RAW RECORDS start

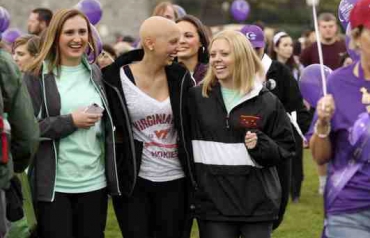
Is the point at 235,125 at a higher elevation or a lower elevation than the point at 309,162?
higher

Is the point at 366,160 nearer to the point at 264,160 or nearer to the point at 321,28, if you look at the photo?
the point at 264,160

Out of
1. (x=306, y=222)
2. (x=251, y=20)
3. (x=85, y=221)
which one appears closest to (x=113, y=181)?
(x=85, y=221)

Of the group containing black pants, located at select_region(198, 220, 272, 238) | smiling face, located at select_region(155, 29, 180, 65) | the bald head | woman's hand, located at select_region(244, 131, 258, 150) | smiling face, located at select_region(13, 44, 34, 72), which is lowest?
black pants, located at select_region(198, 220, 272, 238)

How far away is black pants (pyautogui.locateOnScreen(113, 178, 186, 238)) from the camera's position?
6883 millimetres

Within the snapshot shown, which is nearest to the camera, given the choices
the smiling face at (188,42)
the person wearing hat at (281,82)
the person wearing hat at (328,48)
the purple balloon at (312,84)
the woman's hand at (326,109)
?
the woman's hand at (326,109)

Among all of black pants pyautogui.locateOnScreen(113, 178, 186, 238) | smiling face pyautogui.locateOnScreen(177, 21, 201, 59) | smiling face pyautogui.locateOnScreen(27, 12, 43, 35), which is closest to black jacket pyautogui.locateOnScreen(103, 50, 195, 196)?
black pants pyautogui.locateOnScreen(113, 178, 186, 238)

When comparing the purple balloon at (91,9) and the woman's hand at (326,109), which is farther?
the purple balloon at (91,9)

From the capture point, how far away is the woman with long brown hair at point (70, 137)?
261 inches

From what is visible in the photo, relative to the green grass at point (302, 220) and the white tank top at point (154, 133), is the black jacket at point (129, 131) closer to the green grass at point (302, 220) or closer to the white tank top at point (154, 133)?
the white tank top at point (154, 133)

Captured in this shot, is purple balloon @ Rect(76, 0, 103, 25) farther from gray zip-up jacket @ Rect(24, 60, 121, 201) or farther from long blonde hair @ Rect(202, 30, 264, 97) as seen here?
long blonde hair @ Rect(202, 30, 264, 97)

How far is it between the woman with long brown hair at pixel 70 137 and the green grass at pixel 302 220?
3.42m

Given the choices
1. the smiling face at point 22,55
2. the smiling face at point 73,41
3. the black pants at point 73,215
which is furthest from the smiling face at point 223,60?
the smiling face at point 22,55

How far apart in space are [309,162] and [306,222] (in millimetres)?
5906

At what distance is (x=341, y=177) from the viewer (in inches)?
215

RAW RECORDS end
RAW RECORDS start

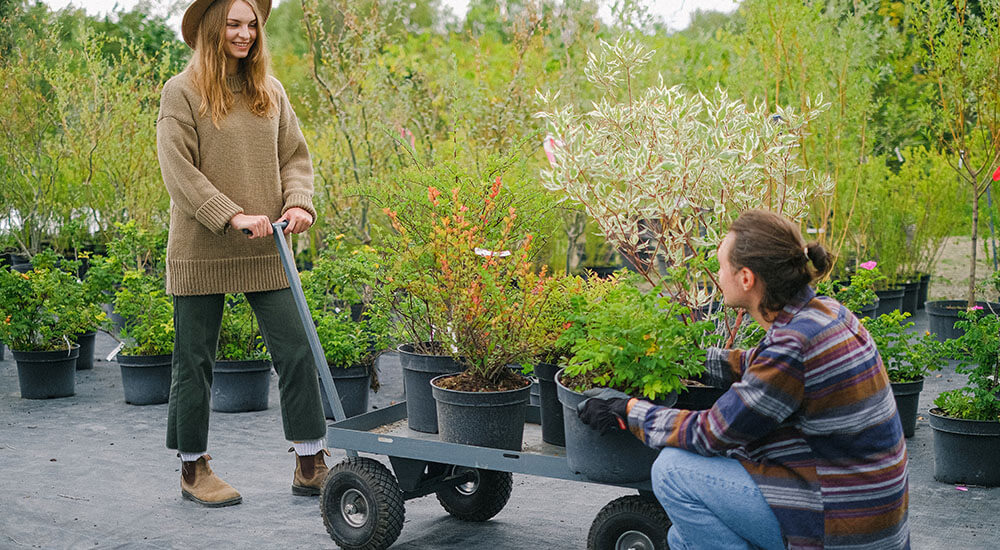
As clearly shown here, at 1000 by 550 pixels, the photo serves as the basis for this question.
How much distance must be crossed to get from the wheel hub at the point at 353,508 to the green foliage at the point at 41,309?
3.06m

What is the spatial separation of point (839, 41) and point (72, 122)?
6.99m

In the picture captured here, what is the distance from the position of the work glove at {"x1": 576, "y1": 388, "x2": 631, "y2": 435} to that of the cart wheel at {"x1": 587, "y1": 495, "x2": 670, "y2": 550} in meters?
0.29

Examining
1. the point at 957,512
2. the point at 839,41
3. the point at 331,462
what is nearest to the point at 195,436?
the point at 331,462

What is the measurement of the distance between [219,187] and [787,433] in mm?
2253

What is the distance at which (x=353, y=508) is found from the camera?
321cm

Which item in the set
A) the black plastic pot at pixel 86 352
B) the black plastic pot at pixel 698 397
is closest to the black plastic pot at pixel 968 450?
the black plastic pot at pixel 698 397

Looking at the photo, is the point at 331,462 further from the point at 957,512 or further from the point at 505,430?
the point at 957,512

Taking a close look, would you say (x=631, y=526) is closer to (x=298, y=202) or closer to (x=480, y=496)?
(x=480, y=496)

RAW RECORDS end

#### EXERCISE OBJECTIVE:
Reproduce the lines above verbatim, starting at the line containing "How far away is black" and ending with the line containing "6883 millimetres", both of those lines included.

#### ANSWER TO THIS TASK:
How far away is black pants (pyautogui.locateOnScreen(113, 178, 186, 238)) from the camera's position?
6883 millimetres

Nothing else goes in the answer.